* _Task requirements_: Could you print all of the data below again, exactly?
▬▬▬▬▬▬
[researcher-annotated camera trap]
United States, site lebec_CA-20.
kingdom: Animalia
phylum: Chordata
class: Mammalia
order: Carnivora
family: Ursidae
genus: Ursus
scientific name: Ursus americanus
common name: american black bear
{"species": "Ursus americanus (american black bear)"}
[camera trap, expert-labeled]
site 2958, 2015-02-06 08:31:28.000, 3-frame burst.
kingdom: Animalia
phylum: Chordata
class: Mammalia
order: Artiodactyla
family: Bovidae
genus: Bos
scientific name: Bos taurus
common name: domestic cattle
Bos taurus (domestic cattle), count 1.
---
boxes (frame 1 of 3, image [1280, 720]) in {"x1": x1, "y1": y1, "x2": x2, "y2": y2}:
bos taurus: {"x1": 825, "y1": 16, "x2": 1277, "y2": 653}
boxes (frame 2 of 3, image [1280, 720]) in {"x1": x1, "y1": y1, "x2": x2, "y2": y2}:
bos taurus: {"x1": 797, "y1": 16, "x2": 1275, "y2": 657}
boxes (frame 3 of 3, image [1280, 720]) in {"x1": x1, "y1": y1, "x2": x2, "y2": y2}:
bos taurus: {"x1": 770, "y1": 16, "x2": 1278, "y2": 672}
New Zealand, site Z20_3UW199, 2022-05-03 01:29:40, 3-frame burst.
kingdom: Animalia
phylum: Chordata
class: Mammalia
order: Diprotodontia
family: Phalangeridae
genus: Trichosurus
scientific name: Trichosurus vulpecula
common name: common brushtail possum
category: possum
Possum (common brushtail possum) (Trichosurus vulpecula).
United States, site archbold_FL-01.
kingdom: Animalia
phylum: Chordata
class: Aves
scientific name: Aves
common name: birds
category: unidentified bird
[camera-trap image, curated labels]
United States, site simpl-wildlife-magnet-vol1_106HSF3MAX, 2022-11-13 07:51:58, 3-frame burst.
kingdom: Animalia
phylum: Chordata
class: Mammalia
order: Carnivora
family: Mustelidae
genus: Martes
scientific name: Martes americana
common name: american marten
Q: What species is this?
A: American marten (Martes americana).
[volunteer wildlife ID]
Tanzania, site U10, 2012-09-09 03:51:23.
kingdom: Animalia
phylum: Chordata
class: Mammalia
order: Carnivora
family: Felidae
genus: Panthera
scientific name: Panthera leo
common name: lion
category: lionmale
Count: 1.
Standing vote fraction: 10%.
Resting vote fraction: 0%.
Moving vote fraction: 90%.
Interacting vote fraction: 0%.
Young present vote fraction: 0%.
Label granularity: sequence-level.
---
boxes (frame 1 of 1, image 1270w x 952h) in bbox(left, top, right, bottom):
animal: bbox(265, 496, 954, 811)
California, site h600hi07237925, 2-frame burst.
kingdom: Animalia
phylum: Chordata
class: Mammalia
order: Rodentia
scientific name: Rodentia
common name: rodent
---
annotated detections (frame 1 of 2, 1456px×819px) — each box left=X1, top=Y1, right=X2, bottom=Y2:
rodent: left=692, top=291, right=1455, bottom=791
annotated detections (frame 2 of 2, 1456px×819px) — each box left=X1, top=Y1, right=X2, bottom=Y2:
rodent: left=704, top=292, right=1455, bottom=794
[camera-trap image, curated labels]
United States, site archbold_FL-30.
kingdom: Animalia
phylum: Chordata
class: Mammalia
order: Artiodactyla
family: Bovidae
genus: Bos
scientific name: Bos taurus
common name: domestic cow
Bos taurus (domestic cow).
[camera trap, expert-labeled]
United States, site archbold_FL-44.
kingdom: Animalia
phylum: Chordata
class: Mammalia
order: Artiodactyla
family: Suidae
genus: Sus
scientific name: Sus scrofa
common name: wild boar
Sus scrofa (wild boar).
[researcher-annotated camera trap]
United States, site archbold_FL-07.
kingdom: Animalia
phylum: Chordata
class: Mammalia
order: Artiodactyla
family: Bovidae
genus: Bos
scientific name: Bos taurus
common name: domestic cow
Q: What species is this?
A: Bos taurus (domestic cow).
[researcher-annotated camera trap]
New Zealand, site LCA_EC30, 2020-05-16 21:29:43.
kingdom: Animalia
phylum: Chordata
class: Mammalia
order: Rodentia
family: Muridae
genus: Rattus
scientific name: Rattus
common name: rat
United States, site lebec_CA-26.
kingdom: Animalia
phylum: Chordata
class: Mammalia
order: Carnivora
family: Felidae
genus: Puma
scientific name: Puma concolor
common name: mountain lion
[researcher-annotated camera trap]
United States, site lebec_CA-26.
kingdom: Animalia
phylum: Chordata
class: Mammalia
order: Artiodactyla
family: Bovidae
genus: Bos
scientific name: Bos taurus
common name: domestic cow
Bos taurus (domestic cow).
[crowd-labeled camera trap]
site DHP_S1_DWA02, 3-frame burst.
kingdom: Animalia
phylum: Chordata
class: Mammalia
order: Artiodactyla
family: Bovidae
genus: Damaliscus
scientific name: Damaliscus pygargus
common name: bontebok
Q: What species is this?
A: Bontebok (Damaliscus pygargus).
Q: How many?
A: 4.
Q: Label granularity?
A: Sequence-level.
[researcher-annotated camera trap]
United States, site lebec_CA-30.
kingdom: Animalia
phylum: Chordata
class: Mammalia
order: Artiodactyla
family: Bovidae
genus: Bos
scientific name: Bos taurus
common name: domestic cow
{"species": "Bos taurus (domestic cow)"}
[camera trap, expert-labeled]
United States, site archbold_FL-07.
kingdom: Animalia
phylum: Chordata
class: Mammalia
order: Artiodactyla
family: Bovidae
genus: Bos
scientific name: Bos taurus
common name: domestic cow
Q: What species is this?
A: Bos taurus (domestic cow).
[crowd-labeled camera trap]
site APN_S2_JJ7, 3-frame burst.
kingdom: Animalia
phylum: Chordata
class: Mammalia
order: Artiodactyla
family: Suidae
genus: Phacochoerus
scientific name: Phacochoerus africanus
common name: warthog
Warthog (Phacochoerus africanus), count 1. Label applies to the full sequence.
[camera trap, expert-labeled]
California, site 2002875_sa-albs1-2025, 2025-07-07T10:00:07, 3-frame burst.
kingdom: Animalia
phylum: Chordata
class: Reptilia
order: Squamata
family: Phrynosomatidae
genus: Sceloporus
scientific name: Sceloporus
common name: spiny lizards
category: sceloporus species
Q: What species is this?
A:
▬▬▬▬▬▬
* _Task response_:
[researcher-annotated camera trap]
United States, site lebec_CA-20.
kingdom: Animalia
phylum: Chordata
class: Mammalia
order: Carnivora
family: Ursidae
genus: Ursus
scientific name: Ursus americanus
common name: american black bear
{"species": "Ursus americanus (american black bear)"}
[camera trap, expert-labeled]
site 2958, 2015-02-06 08:31:28.000, 3-frame burst.
kingdom: Animalia
phylum: Chordata
class: Mammalia
order: Artiodactyla
family: Bovidae
genus: Bos
scientific name: Bos taurus
common name: domestic cattle
Bos taurus (domestic cattle), count 1.
---
boxes (frame 1 of 3, image [1280, 720]) in {"x1": x1, "y1": y1, "x2": x2, "y2": y2}:
bos taurus: {"x1": 825, "y1": 16, "x2": 1277, "y2": 653}
boxes (frame 2 of 3, image [1280, 720]) in {"x1": x1, "y1": y1, "x2": x2, "y2": y2}:
bos taurus: {"x1": 797, "y1": 16, "x2": 1275, "y2": 657}
boxes (frame 3 of 3, image [1280, 720]) in {"x1": x1, "y1": y1, "x2": x2, "y2": y2}:
bos taurus: {"x1": 770, "y1": 16, "x2": 1278, "y2": 672}
New Zealand, site Z20_3UW199, 2022-05-03 01:29:40, 3-frame burst.
kingdom: Animalia
phylum: Chordata
class: Mammalia
order: Diprotodontia
family: Phalangeridae
genus: Trichosurus
scientific name: Trichosurus vulpecula
common name: common brushtail possum
category: possum
Possum (common brushtail possum) (Trichosurus vulpecula).
United States, site archbold_FL-01.
kingdom: Animalia
phylum: Chordata
class: Aves
scientific name: Aves
common name: birds
category: unidentified bird
[camera-trap image, curated labels]
United States, site simpl-wildlife-magnet-vol1_106HSF3MAX, 2022-11-13 07:51:58, 3-frame burst.
kingdom: Animalia
phylum: Chordata
class: Mammalia
order: Carnivora
family: Mustelidae
genus: Martes
scientific name: Martes americana
common name: american marten
Q: What species is this?
A: American marten (Martes americana).
[volunteer wildlife ID]
Tanzania, site U10, 2012-09-09 03:51:23.
kingdom: Animalia
phylum: Chordata
class: Mammalia
order: Carnivora
family: Felidae
genus: Panthera
scientific name: Panthera leo
common name: lion
category: lionmale
Count: 1.
Standing vote fraction: 10%.
Resting vote fraction: 0%.
Moving vote fraction: 90%.
Interacting vote fraction: 0%.
Young present vote fraction: 0%.
Label granularity: sequence-level.
---
boxes (frame 1 of 1, image 1270w x 952h) in bbox(left, top, right, bottom):
animal: bbox(265, 496, 954, 811)
California, site h600hi07237925, 2-frame burst.
kingdom: Animalia
phylum: Chordata
class: Mammalia
order: Rodentia
scientific name: Rodentia
common name: rodent
---
annotated detections (frame 1 of 2, 1456px×819px) — each box left=X1, top=Y1, right=X2, bottom=Y2:
rodent: left=692, top=291, right=1455, bottom=791
annotated detections (frame 2 of 2, 1456px×819px) — each box left=X1, top=Y1, right=X2, bottom=Y2:
rodent: left=704, top=292, right=1455, bottom=794
[camera-trap image, curated labels]
United States, site archbold_FL-30.
kingdom: Animalia
phylum: Chordata
class: Mammalia
order: Artiodactyla
family: Bovidae
genus: Bos
scientific name: Bos taurus
common name: domestic cow
Bos taurus (domestic cow).
[camera trap, expert-labeled]
United States, site archbold_FL-44.
kingdom: Animalia
phylum: Chordata
class: Mammalia
order: Artiodactyla
family: Suidae
genus: Sus
scientific name: Sus scrofa
common name: wild boar
Sus scrofa (wild boar).
[researcher-annotated camera trap]
United States, site archbold_FL-07.
kingdom: Animalia
phylum: Chordata
class: Mammalia
order: Artiodactyla
family: Bovidae
genus: Bos
scientific name: Bos taurus
common name: domestic cow
Q: What species is this?
A: Bos taurus (domestic cow).
[researcher-annotated camera trap]
New Zealand, site LCA_EC30, 2020-05-16 21:29:43.
kingdom: Animalia
phylum: Chordata
class: Mammalia
order: Rodentia
family: Muridae
genus: Rattus
scientific name: Rattus
common name: rat
United States, site lebec_CA-26.
kingdom: Animalia
phylum: Chordata
class: Mammalia
order: Carnivora
family: Felidae
genus: Puma
scientific name: Puma concolor
common name: mountain lion
[researcher-annotated camera trap]
United States, site lebec_CA-26.
kingdom: Animalia
phylum: Chordata
class: Mammalia
order: Artiodactyla
family: Bovidae
genus: Bos
scientific name: Bos taurus
common name: domestic cow
Bos taurus (domestic cow).
[crowd-labeled camera trap]
site DHP_S1_DWA02, 3-frame burst.
kingdom: Animalia
phylum: Chordata
class: Mammalia
order: Artiodactyla
family: Bovidae
genus: Damaliscus
scientific name: Damaliscus pygargus
common name: bontebok
Q: What species is this?
A: Bontebok (Damaliscus pygargus).
Q: How many?
A: 4.
Q: Label granularity?
A: Sequence-level.
[researcher-annotated camera trap]
United States, site lebec_CA-30.
kingdom: Animalia
phylum: Chordata
class: Mammalia
order: Artiodactyla
family: Bovidae
genus: Bos
scientific name: Bos taurus
common name: domestic cow
{"species": "Bos taurus (domestic cow)"}
[camera trap, expert-labeled]
United States, site archbold_FL-07.
kingdom: Animalia
phylum: Chordata
class: Mammalia
order: Artiodactyla
family: Bovidae
genus: Bos
scientific name: Bos taurus
common name: domestic cow
Q: What species is this?
A: Bos taurus (domestic cow).
[crowd-labeled camera trap]
site APN_S2_JJ7, 3-frame burst.
kingdom: Animalia
phylum: Chordata
class: Mammalia
order: Artiodactyla
family: Suidae
genus: Phacochoerus
scientific name: Phacochoerus africanus
common name: warthog
Warthog (Phacochoerus africanus), count 1. Label applies to the full sequence.
[camera trap, expert-labeled]
California, site 2002875_sa-albs1-2025, 2025-07-07T10:00:07, 3-frame burst.
kingdom: Animalia
phylum: Chordata
class: Reptilia
order: Squamata
family: Phrynosomatidae
genus: Sceloporus
scientific name: Sceloporus
common name: spiny lizards
category: sceloporus species
Q: What species is this?
A:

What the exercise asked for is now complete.